Tuesday, January 8, 2019

The Bestowal

The Bestowal; experimental film / drama / mystery, USA, 2019; D: Andrew de Burgh, S: Sam Brittan, Sharmita Bhattacharya

Steven wants to commit suicide with a pistol inside his home. However, out of the blue, a woman appears in his room and claims to be an inter-dimensional being who wants him to reconsider. He speaks about his disappointment with the world, where bad things happen to good people while bad persons are rewarded, but she insists that there are forces of good and forces of evil in the Universe, and that he should try to change the world himself by doing good deeds to help strengthen the forces of good. 20 years later. She shows up again in Steven's room. He tells her he followed her advice and spent time on the Indian subcontinent and Africa doing charity. He remembers how a girl he loved from his school, Sara, died when a car hit her a long time ago. 20 years later. She visits Steven again...

Experimental film "The Bestowal" is the darnedest thing. It's deeply philosophical, but not very cinematic: dry and exhausting at times, since watching just two people for 90 minutes requires a lot of focus. It's more like a podcast. Maybe it would have worked better as a short film. It reminds of the T. Lee Jones film "Sunset Limited", where we also have a semi-monodrama with just two characters, one of which is trying to persuade the other not to commit suicide.
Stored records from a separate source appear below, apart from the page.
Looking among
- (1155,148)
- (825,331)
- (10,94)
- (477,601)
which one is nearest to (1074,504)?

It also evokes, to a certain degree, memories of "My Dinner with Andre", where the entire film was also just two people having a conversation. But it needed a lot more ingenuity to sustain the interest and engage the viewers, such as fresher or more memorable lines. Too much of the lines between the man and the mysterious woman is just the same thing again and again, running around in circles, with observations about life and society which were already done. Too didactic at times, instead of also showing these emotional changes within Steven, with some pretentious monologues (such as when Steven recounts how he "looked into the eyes" of a man and saw "the reflection of God"), though there were a few interesting contemplations, such as when Steven laments about the greed in Capitalism, but she just points out that this greed is actually just a manifestation of something that was always inside such people. Admittedly, "The Bestowal" has one strong, rewarding feature: the ending is surprising, emotional and remarkably satisfying, almost cathartic. It achieves this since it speaks about some abstract existentialist themes in a very touching manner, including trying to find inner peace, closure in life through companionship—but also the motive of eternal return (and self-improvement), showing how a lonely, but charitable man is rewarded in the next life with that what he wanted or missed.